> _REQUIRED TASK_
Reproduce exactly the lines from the one containing "Which of the yellow" through the last line of the data, both ends included.

━━━━━━━━━━

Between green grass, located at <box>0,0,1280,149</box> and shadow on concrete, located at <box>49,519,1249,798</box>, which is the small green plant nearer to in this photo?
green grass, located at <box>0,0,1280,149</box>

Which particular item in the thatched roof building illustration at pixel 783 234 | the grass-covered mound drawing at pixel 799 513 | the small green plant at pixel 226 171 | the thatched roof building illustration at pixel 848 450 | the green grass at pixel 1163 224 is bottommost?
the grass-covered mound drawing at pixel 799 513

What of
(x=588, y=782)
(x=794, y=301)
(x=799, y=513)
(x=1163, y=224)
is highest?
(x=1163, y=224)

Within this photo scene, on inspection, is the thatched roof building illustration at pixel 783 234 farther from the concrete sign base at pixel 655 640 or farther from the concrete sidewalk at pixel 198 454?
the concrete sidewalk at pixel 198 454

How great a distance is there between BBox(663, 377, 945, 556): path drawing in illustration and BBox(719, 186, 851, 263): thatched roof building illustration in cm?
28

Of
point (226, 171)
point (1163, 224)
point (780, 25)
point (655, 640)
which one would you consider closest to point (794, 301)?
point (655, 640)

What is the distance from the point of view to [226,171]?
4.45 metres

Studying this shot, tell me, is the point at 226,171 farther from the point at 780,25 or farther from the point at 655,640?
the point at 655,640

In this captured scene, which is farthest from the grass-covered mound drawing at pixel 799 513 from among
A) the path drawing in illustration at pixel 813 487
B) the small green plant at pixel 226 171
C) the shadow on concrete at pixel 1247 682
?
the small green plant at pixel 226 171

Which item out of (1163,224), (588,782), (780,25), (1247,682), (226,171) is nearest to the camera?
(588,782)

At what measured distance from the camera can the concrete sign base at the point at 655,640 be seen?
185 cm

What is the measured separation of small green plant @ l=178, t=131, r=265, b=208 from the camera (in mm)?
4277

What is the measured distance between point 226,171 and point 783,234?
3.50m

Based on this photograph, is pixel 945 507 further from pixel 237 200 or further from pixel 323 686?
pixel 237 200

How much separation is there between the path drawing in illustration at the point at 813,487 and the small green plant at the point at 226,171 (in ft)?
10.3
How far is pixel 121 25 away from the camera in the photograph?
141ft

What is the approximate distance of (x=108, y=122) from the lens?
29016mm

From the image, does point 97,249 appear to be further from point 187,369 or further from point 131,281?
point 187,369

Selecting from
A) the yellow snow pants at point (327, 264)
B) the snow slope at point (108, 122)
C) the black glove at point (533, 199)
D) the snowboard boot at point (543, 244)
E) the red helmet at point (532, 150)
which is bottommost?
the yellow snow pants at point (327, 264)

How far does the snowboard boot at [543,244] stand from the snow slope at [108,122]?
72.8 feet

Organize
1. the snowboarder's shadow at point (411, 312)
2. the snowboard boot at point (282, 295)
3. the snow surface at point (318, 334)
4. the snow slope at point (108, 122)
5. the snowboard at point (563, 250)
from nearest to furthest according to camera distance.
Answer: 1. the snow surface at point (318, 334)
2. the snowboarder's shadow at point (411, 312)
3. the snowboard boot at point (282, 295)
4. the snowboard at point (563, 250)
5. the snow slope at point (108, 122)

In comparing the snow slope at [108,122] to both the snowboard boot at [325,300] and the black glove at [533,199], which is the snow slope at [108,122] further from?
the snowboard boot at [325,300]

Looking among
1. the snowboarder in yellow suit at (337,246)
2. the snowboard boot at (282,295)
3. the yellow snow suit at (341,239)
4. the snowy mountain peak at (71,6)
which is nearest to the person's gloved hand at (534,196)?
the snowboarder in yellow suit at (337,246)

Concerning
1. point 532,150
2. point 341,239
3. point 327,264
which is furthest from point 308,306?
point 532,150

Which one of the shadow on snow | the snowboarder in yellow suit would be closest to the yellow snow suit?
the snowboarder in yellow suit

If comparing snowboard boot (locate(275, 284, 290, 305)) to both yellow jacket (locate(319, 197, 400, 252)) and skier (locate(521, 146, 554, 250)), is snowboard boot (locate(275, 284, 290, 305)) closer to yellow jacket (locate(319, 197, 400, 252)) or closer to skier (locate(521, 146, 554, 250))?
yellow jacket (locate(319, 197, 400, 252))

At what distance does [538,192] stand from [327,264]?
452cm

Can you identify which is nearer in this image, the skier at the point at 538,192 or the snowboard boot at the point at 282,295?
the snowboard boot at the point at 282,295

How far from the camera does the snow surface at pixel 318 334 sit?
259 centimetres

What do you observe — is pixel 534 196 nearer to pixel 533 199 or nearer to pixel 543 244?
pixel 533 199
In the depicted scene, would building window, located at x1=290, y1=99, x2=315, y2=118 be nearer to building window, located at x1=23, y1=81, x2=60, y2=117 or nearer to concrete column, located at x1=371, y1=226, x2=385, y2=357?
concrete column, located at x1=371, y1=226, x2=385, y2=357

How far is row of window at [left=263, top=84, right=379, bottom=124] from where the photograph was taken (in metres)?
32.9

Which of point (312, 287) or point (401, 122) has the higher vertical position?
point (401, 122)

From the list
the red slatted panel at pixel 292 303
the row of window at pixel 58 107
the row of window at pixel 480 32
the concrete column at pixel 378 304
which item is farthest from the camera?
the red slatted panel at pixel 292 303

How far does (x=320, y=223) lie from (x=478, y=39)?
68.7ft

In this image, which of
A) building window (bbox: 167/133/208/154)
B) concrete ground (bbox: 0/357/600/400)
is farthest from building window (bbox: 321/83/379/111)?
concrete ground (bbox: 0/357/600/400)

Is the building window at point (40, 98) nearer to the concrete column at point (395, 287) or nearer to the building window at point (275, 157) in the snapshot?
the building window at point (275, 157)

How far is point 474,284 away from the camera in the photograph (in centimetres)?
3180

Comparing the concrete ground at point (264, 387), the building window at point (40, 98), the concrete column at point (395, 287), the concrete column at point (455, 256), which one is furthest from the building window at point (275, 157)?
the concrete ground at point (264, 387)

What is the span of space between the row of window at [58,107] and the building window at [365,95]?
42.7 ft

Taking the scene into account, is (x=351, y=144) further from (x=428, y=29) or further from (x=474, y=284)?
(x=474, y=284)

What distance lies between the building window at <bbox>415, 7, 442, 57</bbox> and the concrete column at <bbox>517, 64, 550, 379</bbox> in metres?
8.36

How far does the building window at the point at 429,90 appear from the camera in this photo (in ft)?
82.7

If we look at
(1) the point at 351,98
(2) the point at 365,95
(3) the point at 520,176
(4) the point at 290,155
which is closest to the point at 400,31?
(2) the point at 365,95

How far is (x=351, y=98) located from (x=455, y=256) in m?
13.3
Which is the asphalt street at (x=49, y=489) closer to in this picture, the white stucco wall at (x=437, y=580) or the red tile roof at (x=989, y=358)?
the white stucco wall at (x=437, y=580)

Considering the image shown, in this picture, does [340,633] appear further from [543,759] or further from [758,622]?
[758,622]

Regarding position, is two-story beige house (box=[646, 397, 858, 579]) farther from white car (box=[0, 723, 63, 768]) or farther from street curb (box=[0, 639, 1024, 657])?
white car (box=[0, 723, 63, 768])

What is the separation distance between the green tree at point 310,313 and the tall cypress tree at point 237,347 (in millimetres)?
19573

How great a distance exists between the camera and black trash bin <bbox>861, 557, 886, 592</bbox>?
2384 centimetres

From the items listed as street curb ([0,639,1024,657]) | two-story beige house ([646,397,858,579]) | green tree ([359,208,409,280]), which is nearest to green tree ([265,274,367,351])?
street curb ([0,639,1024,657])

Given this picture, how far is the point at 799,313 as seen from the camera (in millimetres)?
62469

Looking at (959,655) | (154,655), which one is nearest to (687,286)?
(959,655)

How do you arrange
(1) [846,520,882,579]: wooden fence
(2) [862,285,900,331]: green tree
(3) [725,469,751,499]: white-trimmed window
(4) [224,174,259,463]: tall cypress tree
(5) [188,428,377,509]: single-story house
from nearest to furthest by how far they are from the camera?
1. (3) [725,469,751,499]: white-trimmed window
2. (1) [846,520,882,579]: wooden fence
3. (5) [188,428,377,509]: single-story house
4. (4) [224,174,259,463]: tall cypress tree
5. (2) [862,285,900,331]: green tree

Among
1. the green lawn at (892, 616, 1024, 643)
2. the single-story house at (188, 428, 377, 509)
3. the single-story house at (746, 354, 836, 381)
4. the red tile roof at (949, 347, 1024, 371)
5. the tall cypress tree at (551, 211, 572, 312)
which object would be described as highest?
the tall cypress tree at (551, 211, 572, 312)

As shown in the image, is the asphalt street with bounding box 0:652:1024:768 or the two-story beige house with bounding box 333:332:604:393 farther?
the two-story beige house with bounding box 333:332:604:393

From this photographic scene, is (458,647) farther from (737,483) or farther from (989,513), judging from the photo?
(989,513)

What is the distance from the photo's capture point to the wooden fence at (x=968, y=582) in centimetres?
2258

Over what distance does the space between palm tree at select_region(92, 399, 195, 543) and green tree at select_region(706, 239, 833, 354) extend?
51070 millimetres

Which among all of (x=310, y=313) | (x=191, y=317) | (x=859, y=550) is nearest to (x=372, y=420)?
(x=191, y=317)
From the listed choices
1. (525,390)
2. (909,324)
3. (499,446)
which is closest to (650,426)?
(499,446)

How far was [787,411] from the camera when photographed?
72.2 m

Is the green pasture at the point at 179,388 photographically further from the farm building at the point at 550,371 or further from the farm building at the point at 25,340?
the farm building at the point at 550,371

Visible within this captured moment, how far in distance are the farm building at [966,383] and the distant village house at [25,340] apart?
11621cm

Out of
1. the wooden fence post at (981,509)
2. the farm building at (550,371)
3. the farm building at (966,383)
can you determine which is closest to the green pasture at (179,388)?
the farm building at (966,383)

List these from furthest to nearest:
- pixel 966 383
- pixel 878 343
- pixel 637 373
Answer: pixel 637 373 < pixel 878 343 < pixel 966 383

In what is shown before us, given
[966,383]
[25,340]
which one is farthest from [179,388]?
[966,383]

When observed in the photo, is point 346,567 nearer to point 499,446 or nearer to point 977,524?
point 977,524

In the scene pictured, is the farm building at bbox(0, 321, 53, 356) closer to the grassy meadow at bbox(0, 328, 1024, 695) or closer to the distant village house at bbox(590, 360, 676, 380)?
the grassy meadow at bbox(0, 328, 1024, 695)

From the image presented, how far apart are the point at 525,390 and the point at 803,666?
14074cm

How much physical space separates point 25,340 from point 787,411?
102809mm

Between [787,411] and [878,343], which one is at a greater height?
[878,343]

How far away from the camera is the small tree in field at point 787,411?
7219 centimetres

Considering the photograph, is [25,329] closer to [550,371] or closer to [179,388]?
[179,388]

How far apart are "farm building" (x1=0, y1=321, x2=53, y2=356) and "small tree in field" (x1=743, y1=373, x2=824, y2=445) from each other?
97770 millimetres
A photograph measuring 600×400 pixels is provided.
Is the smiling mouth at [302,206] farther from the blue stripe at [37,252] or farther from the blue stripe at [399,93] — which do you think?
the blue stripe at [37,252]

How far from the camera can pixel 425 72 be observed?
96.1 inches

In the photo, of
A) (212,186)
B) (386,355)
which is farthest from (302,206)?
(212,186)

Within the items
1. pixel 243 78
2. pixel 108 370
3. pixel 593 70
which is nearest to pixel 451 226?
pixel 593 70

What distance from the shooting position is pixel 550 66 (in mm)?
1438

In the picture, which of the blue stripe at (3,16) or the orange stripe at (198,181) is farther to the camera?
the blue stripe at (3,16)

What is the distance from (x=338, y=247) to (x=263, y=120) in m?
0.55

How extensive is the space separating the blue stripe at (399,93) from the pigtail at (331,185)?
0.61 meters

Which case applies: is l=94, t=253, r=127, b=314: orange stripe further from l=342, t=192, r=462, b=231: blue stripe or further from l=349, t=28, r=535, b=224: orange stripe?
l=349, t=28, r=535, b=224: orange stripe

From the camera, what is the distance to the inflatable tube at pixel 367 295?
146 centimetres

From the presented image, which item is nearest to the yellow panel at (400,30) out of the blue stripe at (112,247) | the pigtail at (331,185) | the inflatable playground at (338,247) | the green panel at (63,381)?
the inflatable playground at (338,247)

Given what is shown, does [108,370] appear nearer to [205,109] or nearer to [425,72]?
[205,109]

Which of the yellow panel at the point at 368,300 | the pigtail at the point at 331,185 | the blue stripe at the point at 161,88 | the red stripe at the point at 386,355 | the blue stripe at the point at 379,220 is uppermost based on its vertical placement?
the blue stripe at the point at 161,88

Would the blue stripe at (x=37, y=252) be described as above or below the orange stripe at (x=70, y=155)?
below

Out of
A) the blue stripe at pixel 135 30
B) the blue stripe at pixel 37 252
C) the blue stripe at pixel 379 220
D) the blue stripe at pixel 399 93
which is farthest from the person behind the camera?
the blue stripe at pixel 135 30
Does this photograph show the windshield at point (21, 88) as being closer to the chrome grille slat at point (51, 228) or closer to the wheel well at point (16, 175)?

━━━━━━━━━━

> _FINISHED EXERCISE_
Which of the yellow panel at the point at 368,300 | the pigtail at the point at 331,185 | the blue stripe at the point at 161,88 | the red stripe at the point at 386,355 | the blue stripe at the point at 379,220 is uppermost based on its vertical placement?
the blue stripe at the point at 161,88

Would the blue stripe at (x=37, y=252) be described as above or below the orange stripe at (x=70, y=155)?
below

Out of
A) the blue stripe at pixel 135 30
B) the blue stripe at pixel 37 252
C) the blue stripe at pixel 379 220
D) the blue stripe at pixel 399 93
which is farthest from the person behind the camera?
the blue stripe at pixel 135 30
Does this photograph show the windshield at point (21, 88) as being closer to the chrome grille slat at point (51, 228) or closer to the wheel well at point (16, 175)?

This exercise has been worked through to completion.